From St. John Chrysostom:
I behold a new and wondrous mystery! My ears resound to the Shepherd’s song, piping no soft melody, but chanting full forth a heavenly hymn.
The Angels sing! The Archangels blend their voices in harmony! The Cherubim hymn their joyful praise! The Seraphim exalt His glory!
Bethlehem this day resembles heaven; hearing from the stars the singing of angelic voices; and in place of the sun, enfolds within itself on every side the Sun of Justice.
This day He Who Is, is Born; and He Who Is becomes what He was not. For when He was God, He became man; yet not departing from the Godhead that is His. Nor yet by any loss of divinity became He man, nor through increase became he God from man; but being the Word He became flesh, His nature, because of impassibility, remaining unchanged.
From St. Athanasius the Great:
The incorporeal and incorruptible and immaterial Word of God entered our world. In one sense, indeed, He was not far From it before, for no part of creation had ever been without Him Who, while ever abiding in union with the Father, yet fills all things that are. But now He entered the world in a new way, stooping to our level in His love and Self-revealing to us.
From St. Ephraim the Syrian, Hymns on the Nativity:
He became a servant on earth; He was Lord on high. Inheritor of the height and depth, who became a stranger. But the One who was judged wrongly will judge in truth, and He in Whose face they spat, breathed the spirit into the face. He who held a weak reed was the scepter for the world that grows old and leans on Him. He who stood [and] served His servants, sitting, will be worshipped. He Whom the Scribes scorned — the Seraphim sang “holy” before Him.
From Venerable Bede:
He who sits at the right hand of the Father goes without shelter at the inn, that He may for us prepare many mansions in the house of His heavenly Father… He was born, not in the house of His parents, but at the inn, by the wayside, because through the mystery of the Incarnation He is become the Way, by which He guides us to our home.
From Austin Farrer:
WHEN Mary laid Jesus Christ upon her knees, when she searched him with her eyes, when she fed him at the breast, she did not study to love him because she ought, she loved him because he was dear: he was her Son.
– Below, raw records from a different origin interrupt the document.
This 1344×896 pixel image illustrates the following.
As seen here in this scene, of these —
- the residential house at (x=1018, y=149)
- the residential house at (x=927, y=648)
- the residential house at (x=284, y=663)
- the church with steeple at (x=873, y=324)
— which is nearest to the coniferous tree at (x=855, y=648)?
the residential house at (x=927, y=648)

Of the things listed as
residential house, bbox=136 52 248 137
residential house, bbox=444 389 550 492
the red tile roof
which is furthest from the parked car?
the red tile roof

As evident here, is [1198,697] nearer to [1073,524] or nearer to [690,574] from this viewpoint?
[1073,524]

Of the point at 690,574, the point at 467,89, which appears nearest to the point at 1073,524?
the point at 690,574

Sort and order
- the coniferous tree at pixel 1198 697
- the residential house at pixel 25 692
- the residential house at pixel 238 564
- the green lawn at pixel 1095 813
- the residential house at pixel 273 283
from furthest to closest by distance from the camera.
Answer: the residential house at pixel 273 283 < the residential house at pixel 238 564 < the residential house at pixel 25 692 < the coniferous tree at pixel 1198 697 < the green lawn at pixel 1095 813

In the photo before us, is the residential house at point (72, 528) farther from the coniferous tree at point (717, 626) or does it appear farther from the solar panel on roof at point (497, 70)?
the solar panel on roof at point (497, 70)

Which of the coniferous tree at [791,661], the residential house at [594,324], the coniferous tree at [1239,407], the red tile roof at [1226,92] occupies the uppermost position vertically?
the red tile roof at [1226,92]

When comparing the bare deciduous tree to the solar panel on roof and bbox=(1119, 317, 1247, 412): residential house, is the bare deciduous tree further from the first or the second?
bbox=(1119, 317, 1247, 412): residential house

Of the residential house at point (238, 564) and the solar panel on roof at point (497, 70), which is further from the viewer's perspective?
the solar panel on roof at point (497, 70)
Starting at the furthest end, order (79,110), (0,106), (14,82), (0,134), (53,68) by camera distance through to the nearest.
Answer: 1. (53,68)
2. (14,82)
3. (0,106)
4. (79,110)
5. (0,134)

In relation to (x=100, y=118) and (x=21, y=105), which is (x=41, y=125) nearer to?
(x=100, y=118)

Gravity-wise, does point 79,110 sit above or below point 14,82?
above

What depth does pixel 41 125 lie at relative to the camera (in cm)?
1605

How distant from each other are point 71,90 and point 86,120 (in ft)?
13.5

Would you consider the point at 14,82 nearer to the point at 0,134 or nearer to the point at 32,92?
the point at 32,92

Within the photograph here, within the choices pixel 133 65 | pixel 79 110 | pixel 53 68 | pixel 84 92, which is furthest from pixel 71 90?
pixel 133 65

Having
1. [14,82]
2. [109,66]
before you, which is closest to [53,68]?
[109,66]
His conception had been supernatural, perplexing, affrighting; it had called for faith in the incomprehensible, and obedience beyond the limit of human power. His nativity was human and sweet, and the love with which she embraced it was a natural growth, inseparable from the thing she loved. She was blessed above all creatures, because she loved her Maker inevitably and by simple nature; even though it needed the sword—wounds of the Passion to teach her fully that it was her Maker whom she loved. The Son of Mary is the Son of all human kind; we embrace him with the love of our kind, that we may be led up with Mary to a love beyond kind, a selfless love for the supreme Goodness, when we too shall have climbed the ladder of the cross.